Burkard Dregger (CDU), Mitglied des Abgeordnetenhauses, und Polizeihauptkommissar Jens Schröder vom Polizeiabschnitt 12 im Gespräch mit Bürgern

Foto: Janine Richter

In Reinickendorf-Ost und Tegel wähnen sich Bürger bedroht. Laut Polizei sind die Straftaten aber rückläufig.

Berlin. Karin Rathgen fühlt sich wie viele alteingesessene Mieter nicht sicher und fremd in Reinickendorf-Ost. Vermehrt hat sie wieder von Einbrüchen im Kiez gehört. Vor Kurzem hätten Männer bei ihr geklingelt und sich als Mitarbeiter eines Telekommunikationsunternehmens ausgegeben. "Ich habe mir deshalb ein elektronisches Sicherheitsschloss einbauen lassen", sagt sie. Außerdem macht ihr Spion Fotos, wenn sie durchs Guckloch schaut. Eine Infrarotkamera schließlich erhelle ihr dunkles Treppenhaus. Sie wohnt an der Breitkopfstraße und hat einfach Angst.

Doch bei einem Kiezrundgang mit Burkard Dregger (CDU), Mitglied des Abgeordnetenhauses, und Polizeihauptkommissar Jens Schröder vom Polizeiabschnitt 12 wurde jetzt deutlich, dass das Unsicherheitsgefühl vieler Menschen täuscht. In fast allen Deliktfeldern seien die Zahlen zurückgegangen, versichert Schröder. Einzig Fahrraddiebstähle, Diebstähle von Navis und Airbags aus Fahrzeugen und Trickbetrügerei an Wohnungstüren und Telefonen nähmen stark zu. Wohnungs- und Geschäftseinbrüche sowie Raubdelikte seien rückläufig. In April und März 2018 habe es im Kiez nur fünf Raubdelikte gegeben.

◆ **ERFASSTE DATEN**:
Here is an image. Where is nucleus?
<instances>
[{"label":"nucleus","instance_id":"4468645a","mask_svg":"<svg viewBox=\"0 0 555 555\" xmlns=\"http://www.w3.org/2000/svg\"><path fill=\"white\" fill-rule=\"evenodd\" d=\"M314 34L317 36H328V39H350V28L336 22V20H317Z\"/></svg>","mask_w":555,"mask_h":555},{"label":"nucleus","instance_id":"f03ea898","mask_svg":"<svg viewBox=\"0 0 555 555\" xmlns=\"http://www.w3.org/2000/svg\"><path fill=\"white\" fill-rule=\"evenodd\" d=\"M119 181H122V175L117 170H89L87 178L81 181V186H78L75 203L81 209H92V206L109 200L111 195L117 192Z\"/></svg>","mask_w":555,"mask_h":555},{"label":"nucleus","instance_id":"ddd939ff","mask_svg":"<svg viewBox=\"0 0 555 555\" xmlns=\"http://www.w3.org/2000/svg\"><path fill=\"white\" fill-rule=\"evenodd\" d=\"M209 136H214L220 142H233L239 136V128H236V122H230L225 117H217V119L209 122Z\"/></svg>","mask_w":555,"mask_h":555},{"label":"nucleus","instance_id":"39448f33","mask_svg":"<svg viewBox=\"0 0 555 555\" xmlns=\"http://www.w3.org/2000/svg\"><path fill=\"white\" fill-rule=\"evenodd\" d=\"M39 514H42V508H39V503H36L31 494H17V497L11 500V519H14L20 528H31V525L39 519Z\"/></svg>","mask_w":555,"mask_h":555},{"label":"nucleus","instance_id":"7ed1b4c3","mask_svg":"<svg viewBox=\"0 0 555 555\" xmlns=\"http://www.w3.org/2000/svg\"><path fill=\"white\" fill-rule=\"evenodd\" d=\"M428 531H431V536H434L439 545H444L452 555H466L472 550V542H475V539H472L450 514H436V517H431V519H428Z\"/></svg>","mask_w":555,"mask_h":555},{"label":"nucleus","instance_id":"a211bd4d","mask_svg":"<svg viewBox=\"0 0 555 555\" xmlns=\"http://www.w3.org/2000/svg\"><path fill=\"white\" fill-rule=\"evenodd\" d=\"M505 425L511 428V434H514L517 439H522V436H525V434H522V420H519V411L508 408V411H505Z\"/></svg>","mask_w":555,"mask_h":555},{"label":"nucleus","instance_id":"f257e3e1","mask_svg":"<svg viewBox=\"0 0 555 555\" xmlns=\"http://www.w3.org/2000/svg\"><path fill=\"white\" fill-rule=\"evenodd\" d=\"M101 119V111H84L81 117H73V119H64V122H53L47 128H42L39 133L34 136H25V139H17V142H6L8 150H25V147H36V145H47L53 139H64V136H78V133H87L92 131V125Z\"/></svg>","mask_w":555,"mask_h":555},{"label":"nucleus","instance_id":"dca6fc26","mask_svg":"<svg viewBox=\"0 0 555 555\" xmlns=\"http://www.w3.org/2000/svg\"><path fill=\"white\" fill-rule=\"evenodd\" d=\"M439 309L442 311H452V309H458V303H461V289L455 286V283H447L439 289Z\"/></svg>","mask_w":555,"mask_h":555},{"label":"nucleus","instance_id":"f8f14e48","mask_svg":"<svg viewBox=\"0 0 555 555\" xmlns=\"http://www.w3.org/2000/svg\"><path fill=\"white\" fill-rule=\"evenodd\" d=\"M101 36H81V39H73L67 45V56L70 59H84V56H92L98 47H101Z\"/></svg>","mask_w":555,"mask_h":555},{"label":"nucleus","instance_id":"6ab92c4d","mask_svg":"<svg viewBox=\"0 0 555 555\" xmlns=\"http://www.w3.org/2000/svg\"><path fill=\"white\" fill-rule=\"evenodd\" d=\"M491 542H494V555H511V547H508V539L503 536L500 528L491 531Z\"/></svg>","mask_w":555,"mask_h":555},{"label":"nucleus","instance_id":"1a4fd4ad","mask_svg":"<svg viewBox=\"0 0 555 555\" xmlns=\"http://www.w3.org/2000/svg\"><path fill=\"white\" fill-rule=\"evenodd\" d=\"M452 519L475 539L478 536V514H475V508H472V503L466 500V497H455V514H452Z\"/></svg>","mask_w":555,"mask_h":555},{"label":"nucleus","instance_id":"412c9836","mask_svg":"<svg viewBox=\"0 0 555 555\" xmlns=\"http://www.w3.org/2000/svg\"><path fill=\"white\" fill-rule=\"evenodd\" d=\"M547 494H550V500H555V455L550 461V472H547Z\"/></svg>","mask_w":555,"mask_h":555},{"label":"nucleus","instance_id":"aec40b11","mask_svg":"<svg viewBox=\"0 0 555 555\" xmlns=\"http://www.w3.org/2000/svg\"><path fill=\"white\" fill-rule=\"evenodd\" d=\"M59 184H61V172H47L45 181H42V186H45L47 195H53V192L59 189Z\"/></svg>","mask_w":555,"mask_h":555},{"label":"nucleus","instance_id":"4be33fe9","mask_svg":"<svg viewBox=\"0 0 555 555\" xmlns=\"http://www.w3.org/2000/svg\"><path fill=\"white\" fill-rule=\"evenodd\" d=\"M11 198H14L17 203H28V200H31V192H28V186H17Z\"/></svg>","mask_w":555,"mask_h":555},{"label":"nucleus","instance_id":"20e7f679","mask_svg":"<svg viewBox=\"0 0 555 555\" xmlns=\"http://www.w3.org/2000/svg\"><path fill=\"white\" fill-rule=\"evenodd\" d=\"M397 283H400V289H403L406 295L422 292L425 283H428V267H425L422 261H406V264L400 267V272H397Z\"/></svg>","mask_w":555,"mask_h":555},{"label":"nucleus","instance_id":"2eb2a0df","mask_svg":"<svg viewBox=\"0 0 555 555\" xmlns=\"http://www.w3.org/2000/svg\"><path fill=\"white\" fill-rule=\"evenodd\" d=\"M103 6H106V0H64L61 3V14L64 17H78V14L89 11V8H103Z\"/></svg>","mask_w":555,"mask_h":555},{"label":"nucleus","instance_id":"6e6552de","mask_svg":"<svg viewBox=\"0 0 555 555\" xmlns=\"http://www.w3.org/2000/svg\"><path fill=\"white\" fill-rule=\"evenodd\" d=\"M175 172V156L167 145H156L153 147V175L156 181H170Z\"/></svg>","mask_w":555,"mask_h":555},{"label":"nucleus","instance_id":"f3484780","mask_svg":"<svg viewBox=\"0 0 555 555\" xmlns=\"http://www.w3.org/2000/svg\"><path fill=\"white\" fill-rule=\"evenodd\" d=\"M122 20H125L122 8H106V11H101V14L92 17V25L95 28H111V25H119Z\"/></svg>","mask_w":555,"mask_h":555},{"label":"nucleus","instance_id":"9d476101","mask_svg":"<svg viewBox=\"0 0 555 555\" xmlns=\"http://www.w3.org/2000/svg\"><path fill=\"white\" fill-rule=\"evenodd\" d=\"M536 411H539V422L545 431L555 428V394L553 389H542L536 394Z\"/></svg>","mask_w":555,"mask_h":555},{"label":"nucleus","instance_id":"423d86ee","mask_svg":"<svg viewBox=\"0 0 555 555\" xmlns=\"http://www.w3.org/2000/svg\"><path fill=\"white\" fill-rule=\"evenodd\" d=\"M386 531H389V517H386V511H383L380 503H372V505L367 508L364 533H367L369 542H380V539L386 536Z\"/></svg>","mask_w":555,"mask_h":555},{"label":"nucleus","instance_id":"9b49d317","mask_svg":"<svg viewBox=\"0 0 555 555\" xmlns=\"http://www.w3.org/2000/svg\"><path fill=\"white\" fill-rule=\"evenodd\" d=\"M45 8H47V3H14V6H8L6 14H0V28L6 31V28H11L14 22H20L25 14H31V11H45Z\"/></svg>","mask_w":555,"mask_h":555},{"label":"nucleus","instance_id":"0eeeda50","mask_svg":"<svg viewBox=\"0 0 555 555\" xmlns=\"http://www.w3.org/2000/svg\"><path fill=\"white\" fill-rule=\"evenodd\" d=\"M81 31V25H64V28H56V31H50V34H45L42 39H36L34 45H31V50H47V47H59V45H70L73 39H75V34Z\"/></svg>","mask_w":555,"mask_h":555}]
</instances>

◆ **ÜBUNGEN**:
1. Übersetze den Satz „Wohnungs- und Geschäftseinbrüche sowie Raubdelikte seien rückläufig.“ aus dem Auszug ins Englische.
2. Schreibe aus dem Auszug den Abschnitt zwischen „Doch bei einem“ und „fünf Raubdelikte gegeben.“ ab, beide Stellen eingeschlossen.
Die Auflistung wird zur Bearbeitung nicht benötigt.

◆ **VOLLSTÄNDIGE LÖSUNGEN**:
1. Burglaries of homes and businesses as well as robberies are reportedly declining.

2.
Doch bei einem Kiezrundgang mit Burkard Dregger (CDU), Mitglied des Abgeordnetenhauses, und Polizeihauptkommissar Jens Schröder vom Polizeiabschnitt 12 wurde jetzt deutlich, dass das Unsicherheitsgefühl vieler Menschen täuscht. In fast allen Deliktfeldern seien die Zahlen zurückgegangen, versichert Schröder. Einzig Fahrraddiebstähle, Diebstähle von Navis und Airbags aus Fahrzeugen und Trickbetrügerei an Wohnungstüren und Telefonen nähmen stark zu. Wohnungs- und Geschäftseinbrüche sowie Raubdelikte seien rückläufig. In April und März 2018 habe es im Kiez nur fünf Raubdelikte gegeben.